• [WHAT IS ASKED]
• 1. Answer the following from the PCA notebook below.
(a) What does PCA generate from a set of $n$ features?
(b) What name is given to the features derived by PCA?
(c) What shape does the generated 2-D point cloud have?
• 2. Transcribe the PCA notebook below, everything from "We generate some" down to "to the first.".

# Introduction to PCA

PCA is used for dimensionality reduction. This notebook is based on [In Depth: Principal Component Analysis](https://jakevdp.github.io/PythonDataScienceHandbook/05.09-principal-component-analysis.html), with extensions to show what PCA means in practice.

PCA is a relatively advanced technique for feature engineering. It is used when there is a lot of collinearity between the features, but it is difficult to decide which features to drop.

PCA takes a set of $n$ features and generates a scaled and rotated set of $p$ features, where $p < n$.
The features derived by PCA are called the _Principal Components_ of the original features.
For example, size and weight might be heavily correlated (highly collinear) features. We could drop one or the other. PCA derives a new feature which has elements of both `size` _and_ `weight`, and which might be a better predictor than either `size` or `weight` on their own.

We will cover PCA (and how it works) in class. for the moment, it is enough just to see it in action in this notebook.

In [None]:
from sklearn.decomposition import PCA
import matplotlib.pyplot as plt
import numpy as np
%matplotlib inline

We create some functions for later use. `drawVector` allows us to show the principal component axes on a plot. `abline` allows us to draw a line, given its slope and intercept, analogous to R's `abline` function. 

In [None]:
def draw_vector(v0, v1, ax=None):
    ax = ax or plt.gca()
    arrowprops=dict(arrowstyle='->',
                    linewidth=2,
                    shrinkA=0, shrinkB=0)
    ax.annotate('', v1, v0, arrowprops=arrowprops)

In [None]:
# See https://stackoverflow.com/a/43811762
def abline(slope, intercept):
    """Plot a line from slope and intercept"""
    axes = plt.gca()
    x_vals = np.array(axes.get_xlim())
    y_vals = intercept + slope * x_vals
    plt.plot(x_vals, y_vals, '--')

We generate some 2-D random data points. The point cloud has an elongated shape by design. Therefore the first principal component is expected to align with the main axis of the data, and the second principal component would be orthogonal to the first.

• [Records of spatial reasoning questions]
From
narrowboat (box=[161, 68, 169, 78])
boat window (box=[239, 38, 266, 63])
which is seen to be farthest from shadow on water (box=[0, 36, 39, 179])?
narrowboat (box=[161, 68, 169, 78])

• [SOLUTION LIST]
• 1.
(a) A scaled and rotated set of $p$ features, where $p < n$.
(b) The Principal Components of the original features.
(c) An elongated shape, by design.

• 2.
We generate some 2-D random data points. The point cloud has an elongated shape by design. Therefore the first principal component is expected to align with the main axis of the data, and the second principal component would be orthogonal to the first.